Bono: U2’s lead singer tends to wear showy wraparound shields with brown lenses due to glaucoma.
Sir Winston Churchill: A true trendsetter, Britain’s prime minister during WWII was unexpectedly adventurous in tortoiseshell round-eyes and triangular half-eyes — decades before supermodels Gigi and Bella Hadid.
Men in black frames
Buddy Holly: Though the ‘50s rocker died in a plane crash at age 22, he hasn't faded away, mostly because of his tunes and partly because of his trademark thick black rectangular eyeglasses.
Peter Sellers: The comedian was fond of his weighty black square glasses.
Martin Scorsese: This director has built his empire on the streets of New York. But visually he’s best known for a warm smile and standout rectangular glasses with chunky temples that balance out his bulbous nose.
Alber Elbaz: This fashion designer knew the secret to specs: balance. For him, that meant rectangular lenses and hefty glass arms to counter his full face.
Orville Redenbacher: The popcorn king proved it’s poppycock that you need to vary your look. He traded on his printed bow-ties and suspenders, silver wavy locks and black glasses.
Influential men: Back to basics
Bill Gates: He is one of the world’s most wealthy philanthropists who used to wear a pair of rimless eyeglasses. Now, he wears acrylic rectangular frames of black or tortoiseshell.
Steve Jobs: The late tech guru created clever, sleek computers starting in 1976. But like Gates, he rarely deviated from an uninventive uniform: his black mock turtlenecks, jeans and rimless oval glasses.
Malcolm X: The ‘50s and ‘60s civil rights activist also wore browline eyeglasses, seen again more recently on popular TV shows.
Eyeglasses that make the man
Colonel Sanders: Since the fast-food chain opened in 1952, this frontman’s black-temple/clear-bottomed square glasses have been as omnipresent as his western bow tie and goatee.

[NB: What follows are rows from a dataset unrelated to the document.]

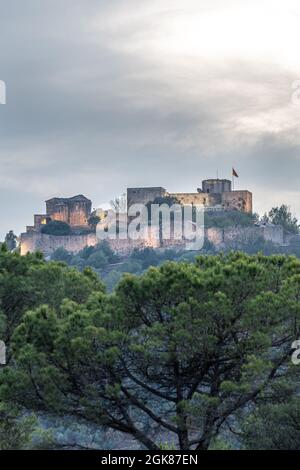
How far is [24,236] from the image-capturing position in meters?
118

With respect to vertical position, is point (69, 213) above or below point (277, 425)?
above

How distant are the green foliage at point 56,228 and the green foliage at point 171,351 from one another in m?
98.3

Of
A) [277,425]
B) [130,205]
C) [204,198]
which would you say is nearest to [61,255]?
[130,205]

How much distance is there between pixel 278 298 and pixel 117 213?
102712mm

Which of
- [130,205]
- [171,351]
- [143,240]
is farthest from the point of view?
[130,205]

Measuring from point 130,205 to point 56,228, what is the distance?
8556 millimetres

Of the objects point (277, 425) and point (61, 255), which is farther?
point (61, 255)

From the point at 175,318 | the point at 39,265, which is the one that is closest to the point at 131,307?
→ the point at 175,318

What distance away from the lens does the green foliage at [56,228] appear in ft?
388

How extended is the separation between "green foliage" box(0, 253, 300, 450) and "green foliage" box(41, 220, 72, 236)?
323 feet

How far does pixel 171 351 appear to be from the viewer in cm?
1934

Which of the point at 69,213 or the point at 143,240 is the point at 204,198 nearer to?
the point at 143,240

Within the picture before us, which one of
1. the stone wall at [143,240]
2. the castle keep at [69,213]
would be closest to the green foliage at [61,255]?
the stone wall at [143,240]

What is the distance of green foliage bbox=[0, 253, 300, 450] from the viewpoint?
19328mm
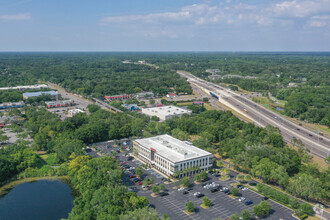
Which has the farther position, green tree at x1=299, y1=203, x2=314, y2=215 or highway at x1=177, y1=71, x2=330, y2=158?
highway at x1=177, y1=71, x2=330, y2=158

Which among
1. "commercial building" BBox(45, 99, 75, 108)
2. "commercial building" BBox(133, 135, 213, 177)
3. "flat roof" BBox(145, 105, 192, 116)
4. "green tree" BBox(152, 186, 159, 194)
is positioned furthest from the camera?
"commercial building" BBox(45, 99, 75, 108)

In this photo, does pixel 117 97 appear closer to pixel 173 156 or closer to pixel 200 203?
pixel 173 156

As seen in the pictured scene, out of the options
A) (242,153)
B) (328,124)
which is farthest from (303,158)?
(328,124)

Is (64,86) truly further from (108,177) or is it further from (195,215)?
(195,215)

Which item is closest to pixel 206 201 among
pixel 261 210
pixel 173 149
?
pixel 261 210

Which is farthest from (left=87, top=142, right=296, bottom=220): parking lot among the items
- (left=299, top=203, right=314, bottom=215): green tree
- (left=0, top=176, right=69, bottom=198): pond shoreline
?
(left=0, top=176, right=69, bottom=198): pond shoreline

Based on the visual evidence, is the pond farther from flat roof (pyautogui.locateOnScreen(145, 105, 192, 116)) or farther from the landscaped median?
flat roof (pyautogui.locateOnScreen(145, 105, 192, 116))
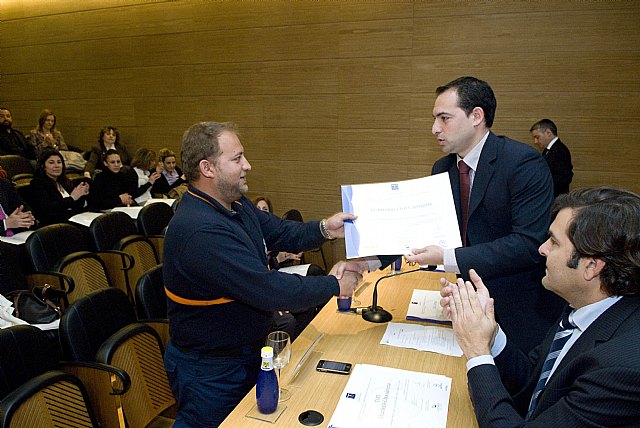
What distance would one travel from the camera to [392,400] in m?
1.61

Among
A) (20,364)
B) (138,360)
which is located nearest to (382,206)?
Result: (138,360)

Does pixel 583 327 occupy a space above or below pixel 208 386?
above

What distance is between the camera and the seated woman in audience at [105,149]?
7195 mm

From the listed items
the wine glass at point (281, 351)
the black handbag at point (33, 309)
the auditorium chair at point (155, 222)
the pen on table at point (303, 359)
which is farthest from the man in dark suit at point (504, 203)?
the auditorium chair at point (155, 222)

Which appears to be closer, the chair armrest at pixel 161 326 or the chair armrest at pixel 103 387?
the chair armrest at pixel 103 387

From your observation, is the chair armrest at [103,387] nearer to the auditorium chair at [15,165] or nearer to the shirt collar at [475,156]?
the shirt collar at [475,156]

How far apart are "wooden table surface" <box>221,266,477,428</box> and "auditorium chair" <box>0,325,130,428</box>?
903mm

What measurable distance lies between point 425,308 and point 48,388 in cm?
176

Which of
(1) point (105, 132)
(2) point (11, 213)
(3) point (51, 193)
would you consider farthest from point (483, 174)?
(1) point (105, 132)

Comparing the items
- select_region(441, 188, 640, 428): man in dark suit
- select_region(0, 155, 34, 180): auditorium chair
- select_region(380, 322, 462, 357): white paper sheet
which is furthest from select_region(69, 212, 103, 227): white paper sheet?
select_region(441, 188, 640, 428): man in dark suit

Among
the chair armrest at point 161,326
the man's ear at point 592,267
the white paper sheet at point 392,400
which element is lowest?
the chair armrest at point 161,326

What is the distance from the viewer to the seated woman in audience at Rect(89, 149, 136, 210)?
5750 mm

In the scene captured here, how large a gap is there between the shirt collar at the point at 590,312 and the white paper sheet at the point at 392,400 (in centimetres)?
51

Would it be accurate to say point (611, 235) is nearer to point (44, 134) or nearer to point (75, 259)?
point (75, 259)
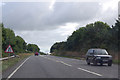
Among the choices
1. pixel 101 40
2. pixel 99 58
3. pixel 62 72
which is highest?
pixel 101 40

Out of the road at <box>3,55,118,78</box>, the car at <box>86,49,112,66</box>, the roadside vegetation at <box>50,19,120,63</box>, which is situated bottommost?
the road at <box>3,55,118,78</box>

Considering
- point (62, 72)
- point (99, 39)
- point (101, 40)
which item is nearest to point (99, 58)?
point (62, 72)

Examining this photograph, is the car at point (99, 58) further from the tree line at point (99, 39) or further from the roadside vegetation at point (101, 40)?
the tree line at point (99, 39)

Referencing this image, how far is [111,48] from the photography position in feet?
140

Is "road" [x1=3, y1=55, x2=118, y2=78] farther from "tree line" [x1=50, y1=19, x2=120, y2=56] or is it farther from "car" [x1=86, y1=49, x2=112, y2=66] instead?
"tree line" [x1=50, y1=19, x2=120, y2=56]

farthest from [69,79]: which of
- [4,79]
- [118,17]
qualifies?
[118,17]

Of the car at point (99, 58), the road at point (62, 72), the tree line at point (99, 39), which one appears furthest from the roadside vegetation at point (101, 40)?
the road at point (62, 72)

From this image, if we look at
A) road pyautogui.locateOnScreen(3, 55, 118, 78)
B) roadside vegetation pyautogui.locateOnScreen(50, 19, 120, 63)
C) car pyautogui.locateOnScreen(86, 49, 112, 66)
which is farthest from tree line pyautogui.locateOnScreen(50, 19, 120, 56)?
road pyautogui.locateOnScreen(3, 55, 118, 78)

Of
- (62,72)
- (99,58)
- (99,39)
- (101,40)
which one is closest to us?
(62,72)

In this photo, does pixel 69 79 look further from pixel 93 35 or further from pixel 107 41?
pixel 93 35

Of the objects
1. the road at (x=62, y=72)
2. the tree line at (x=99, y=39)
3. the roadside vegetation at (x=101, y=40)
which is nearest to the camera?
the road at (x=62, y=72)

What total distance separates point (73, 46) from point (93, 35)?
24229 millimetres

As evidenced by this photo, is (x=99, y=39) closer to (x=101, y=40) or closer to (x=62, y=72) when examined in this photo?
(x=101, y=40)

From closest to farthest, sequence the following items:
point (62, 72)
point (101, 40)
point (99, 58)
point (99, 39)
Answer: point (62, 72) < point (99, 58) < point (101, 40) < point (99, 39)
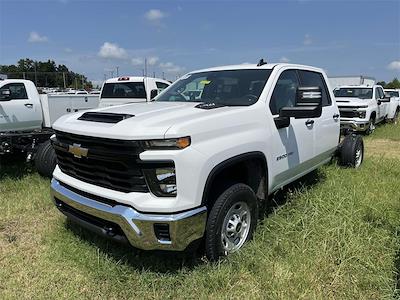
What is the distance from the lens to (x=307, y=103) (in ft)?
12.9

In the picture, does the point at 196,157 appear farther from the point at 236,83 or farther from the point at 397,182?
the point at 397,182

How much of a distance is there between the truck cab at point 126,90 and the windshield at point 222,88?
6.12m

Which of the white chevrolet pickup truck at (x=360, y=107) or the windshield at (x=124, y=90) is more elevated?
the windshield at (x=124, y=90)

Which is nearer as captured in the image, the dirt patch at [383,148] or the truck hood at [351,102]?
the dirt patch at [383,148]

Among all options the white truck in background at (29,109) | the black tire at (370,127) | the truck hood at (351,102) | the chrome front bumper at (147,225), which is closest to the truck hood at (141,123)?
the chrome front bumper at (147,225)

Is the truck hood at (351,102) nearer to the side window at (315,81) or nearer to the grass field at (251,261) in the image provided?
the side window at (315,81)

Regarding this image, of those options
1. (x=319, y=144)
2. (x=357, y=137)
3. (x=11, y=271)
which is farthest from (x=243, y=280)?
(x=357, y=137)

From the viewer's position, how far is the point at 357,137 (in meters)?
7.59

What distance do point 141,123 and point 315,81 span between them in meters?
3.25

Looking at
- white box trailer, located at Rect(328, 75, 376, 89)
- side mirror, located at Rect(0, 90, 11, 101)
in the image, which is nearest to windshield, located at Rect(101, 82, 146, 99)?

Clark Kent: This superhero’s disguise was the ultimate square: suits, ties and black full-rimmed rectangular glasses. Somehow the local archvillains and spectators became blind to his chiseled chin and physique.
Albert Einstein: The German-born physicist and Nobel Prize winner was best known for his massive mind and unkempt mane, but the genius also wore clear round plastic frames that hung low, as if he couldn’t be bothered to get them fitted.
Stephen Colbert: This host so consistently wore wireless frames that he announced in a social media post his switch to square glasses in 2016.
Ed Sheeran: The English singer-songwriter skews intellectual, thanks to his shaggy red hair and the shape of his glasses — mostly round-bottomed, sometimes rectangular, almost always dark, skinny acrylic rims.
Wire-frame guys
Franz Schubert: The early 19th century Viennese classical composer of religious masses wore mini oval wire-rims.
Elvis Presley: The rocker had fans all shook up starting in the ‘50s, but later his burning love was for gold-rimmed double-bridge aviators and studded white jumpsuits.
Jerry Garcia: While the singer-songwriter is forever linked to trippy tie-dye, he actually wore plain baggy black T-shirts and wire aviator glasses.
Monocles and more
Alfred, Lord Tennyson: A 19th-century poet with a wealthy pedigree? Then of course, a monocle would be the perfect accessory.
Eustace Tilley: The fictional aristocrat has continued to resurface in the 90+ years since, with his monocle, high collar and even higher top hat — no matter what the news cycle delivers.
Mr. Peanut: It could drive you nuts wondering why a shell of a character dons one lens, a top hat and tie yet lets his suit jacket expose his belly.
Lord Peter Wimsey: Since 1923, author Dorothy L. Sayers’ top sleuth — considered the first British gentleman detective — always has behaved appropriately, no matter how dastardly the crimes he solved. He’s since appeared in a film and TV series.
The Penguin: As a rich comic-strip villain introduced in 1941, he’s one-eye-glassed.
Sir Patrick Moore: A single lens added to his Renaissance man aura and served as a reminder of his noble pedigree, as Sir Patrick Alfred Caldwell-Moore. Despite his death in 2012, we remain starry-eyed.